En alguna ocasión le he dicho que camine a mi altura. Sin embargo, siempre se retrasa un poco. Uno o dos pasos nada más. Lo suficiente para concentrarse en su trabajo y hablar lo indispensable, lo que por educación o por cautela no se puede omitir. Guardándome la espalda impávido. Nos aproximamos al coche. Como cada mañana le pido que se detenga a unos metros de nuestro objetivo. Señalo unos cubos de basura llenos, indicándole que los utilice como parapeto. Accede de mala gana, pero sin rechistar. Recorro solo el último tramo…

… El coche es el primer peligro del día y el que más miedo da. La otra vez fue ahí. En una mañana como esta. ¡Claro!, desde entonces todas las mañanas son gemelas de aquella y portan idéntica información.

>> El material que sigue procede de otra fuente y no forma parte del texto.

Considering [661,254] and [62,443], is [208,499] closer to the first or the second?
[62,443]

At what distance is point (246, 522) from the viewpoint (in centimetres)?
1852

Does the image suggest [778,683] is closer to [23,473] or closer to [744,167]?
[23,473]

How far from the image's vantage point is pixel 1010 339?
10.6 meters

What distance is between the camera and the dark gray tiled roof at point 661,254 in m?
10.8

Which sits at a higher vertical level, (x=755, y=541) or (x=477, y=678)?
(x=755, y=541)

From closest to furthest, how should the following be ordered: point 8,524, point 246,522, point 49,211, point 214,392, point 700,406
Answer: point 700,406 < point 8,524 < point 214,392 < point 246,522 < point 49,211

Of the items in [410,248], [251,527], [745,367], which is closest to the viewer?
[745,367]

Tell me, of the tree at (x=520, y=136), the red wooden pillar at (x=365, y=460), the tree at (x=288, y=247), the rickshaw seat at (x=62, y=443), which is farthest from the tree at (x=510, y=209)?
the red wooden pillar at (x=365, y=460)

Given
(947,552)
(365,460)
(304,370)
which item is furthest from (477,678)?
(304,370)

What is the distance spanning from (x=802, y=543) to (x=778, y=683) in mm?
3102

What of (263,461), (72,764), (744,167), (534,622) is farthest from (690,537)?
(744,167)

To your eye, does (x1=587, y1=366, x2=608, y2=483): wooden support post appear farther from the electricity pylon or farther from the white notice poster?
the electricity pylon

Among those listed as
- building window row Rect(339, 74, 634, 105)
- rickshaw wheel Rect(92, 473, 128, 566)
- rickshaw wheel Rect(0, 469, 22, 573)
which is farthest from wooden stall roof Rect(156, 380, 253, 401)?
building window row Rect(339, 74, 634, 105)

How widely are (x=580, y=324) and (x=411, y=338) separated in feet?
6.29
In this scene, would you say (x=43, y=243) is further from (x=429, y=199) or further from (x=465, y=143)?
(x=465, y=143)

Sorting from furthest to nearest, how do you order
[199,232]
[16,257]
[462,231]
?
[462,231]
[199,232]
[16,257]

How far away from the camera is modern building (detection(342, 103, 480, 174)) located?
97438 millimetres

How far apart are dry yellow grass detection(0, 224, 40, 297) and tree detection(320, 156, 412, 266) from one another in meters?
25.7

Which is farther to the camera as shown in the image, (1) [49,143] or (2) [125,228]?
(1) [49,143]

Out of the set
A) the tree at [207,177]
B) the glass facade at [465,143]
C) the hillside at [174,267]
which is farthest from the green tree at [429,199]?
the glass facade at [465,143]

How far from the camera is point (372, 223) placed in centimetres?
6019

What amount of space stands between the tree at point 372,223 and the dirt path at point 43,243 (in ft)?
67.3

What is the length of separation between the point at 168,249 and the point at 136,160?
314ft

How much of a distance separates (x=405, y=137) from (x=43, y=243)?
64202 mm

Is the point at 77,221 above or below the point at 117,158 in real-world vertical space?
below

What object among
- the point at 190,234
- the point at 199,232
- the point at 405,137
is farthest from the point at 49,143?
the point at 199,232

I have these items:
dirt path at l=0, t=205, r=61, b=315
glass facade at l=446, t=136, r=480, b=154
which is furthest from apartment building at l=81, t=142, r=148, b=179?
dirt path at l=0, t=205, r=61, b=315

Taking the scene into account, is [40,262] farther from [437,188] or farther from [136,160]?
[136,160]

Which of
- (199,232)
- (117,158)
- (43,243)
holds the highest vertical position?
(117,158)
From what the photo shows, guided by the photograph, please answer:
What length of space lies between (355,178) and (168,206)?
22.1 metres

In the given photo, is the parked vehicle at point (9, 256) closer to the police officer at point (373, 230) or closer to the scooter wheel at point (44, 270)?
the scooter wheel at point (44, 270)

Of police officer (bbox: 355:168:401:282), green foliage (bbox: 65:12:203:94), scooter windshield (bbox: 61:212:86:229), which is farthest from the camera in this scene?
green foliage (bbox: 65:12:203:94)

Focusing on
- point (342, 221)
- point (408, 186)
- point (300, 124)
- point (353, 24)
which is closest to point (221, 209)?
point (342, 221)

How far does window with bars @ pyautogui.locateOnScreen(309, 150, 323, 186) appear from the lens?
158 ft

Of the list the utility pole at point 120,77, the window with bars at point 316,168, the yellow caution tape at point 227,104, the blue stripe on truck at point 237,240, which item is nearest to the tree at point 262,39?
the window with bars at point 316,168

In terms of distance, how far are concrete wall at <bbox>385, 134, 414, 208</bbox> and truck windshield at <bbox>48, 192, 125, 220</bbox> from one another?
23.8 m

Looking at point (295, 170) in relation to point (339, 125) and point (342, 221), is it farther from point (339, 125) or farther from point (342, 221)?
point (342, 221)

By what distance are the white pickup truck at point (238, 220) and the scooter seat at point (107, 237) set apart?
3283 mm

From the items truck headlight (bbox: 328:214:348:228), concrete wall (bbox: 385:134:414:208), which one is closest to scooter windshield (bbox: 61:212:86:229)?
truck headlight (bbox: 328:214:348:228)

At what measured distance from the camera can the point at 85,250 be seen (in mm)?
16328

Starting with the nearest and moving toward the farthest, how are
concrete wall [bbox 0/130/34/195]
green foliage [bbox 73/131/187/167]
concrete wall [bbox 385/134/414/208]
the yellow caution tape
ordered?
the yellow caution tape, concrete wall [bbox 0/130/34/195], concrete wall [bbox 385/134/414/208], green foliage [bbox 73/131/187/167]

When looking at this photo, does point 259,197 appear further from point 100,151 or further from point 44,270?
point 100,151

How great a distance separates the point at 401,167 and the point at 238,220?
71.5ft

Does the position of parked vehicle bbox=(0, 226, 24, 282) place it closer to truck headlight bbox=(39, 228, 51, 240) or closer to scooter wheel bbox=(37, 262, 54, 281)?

Marcos se agacha. Comprueba bajo el vehículo durante un par de minutos o tres. Estoy obligada a dejar de mirar. No lo soporto. ¡Inaguantable tensión! Busco de nuevo la seguridad de la cama. Me siento. Con todas mis fuerzas me tapo las orejas. Fabrico con las manos un zumbido apaciguador, un perdón anticipado para el que no hay cabida. Aprieto los dientes hasta que desde las encías parten clamores que me inundan de dolor. De tan cerrados que están mis ojos, la rabia de mis lágrimas no puede, ni por asomo, tratar de escapar. No consigo evadirme, pero así es mejor. Sufrir con él, morir con él. A menudo pienso que debería acompañarle cada mañana. No me atrevo a proponérselo porque con ello traicionaría nuestro acuerdo tácito. Un minuto. Tiempo lento. Dos, tres, cuatro más. ¡Qué transcurran ya! Vendrá el ruido del motor y, por un instante, la angustia cederá. 

No hay nada visible ahí abajo. Entro en el coche. Me aseguro de que Raúl se protege adecuadamente. Pongo la llave en el contacto. Dispongo el espejo para poder contemplar la mitad superior de mi cara y mi frente. Saco el peine de la guantera. Lo paso mi pelo una y otra vez. Con calma. Ritualmente y con dedicación. Devuelvo el peine a su lugar. Restablezco la posición del retrovisor. Agarro el volante. Lo palpo con suavidad…

… Un minuto más…

… Atraigo la imagen de Cora. Su rostro copa mi visión blanca. Cora, mi señorita Cora…

… Marcos…

… Giro la llave, dispuesto a arrancar.